L’atto di battesimo di Tintoretto, purtroppo andato distrutto in un incendio della sagrestia di San Polo, era l’unico documento che ci avrebbe potuto fornire l’esatta data di nascita dell’artista che, tuttavia, possiamo ricavare, con una certa approssimazione, dal necrologio di San Marziale che così riporta: “adì 31 maggio 1594 el magnifico Jacopo di Robusti detto el Tentoretto de età de anni 75 è statto amalatto giorni quindese de fievre”.
L’artista sarebbe nato quindi nel 1518 e non nel 1512, come riferisce il Ridolfi, o il 1524, come risulterebbe dal computo del Borghini.

■ Materiale fornito:
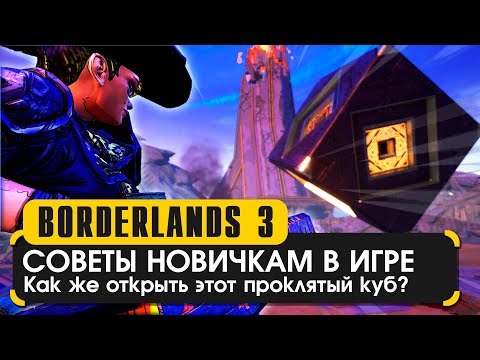 Видео: Советы новичкам в Borderlands 3 | Tips and Tricks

■ Descrizione esercizio: Riscrivi il brano del testo sulla nascita di Tintoretto a partire da "L’atto di battesimo" e fino a "computo del Borghini.", sostituendo "sagrestia" con "sacrestia".

■ Soluzione esercizio:
L’atto di battesimo di Tintoretto, purtroppo andato distrutto in un incendio della sacrestia di San Polo, era l’unico documento che ci avrebbe potuto fornire l’esatta data di nascita dell’artista che, tuttavia, possiamo ricavare, con una certa approssimazione, dal necrologio di San Marziale che così riporta: “adì 31 maggio 1594 el magnifico Jacopo di Robusti detto el Tentoretto de età de anni 75 è statto amalatto giorni quindese de fievre”.
L’artista sarebbe nato quindi nel 1518 e non nel 1512, come riferisce il Ridolfi, o il 1524, come risulterebbe dal computo del Borghini.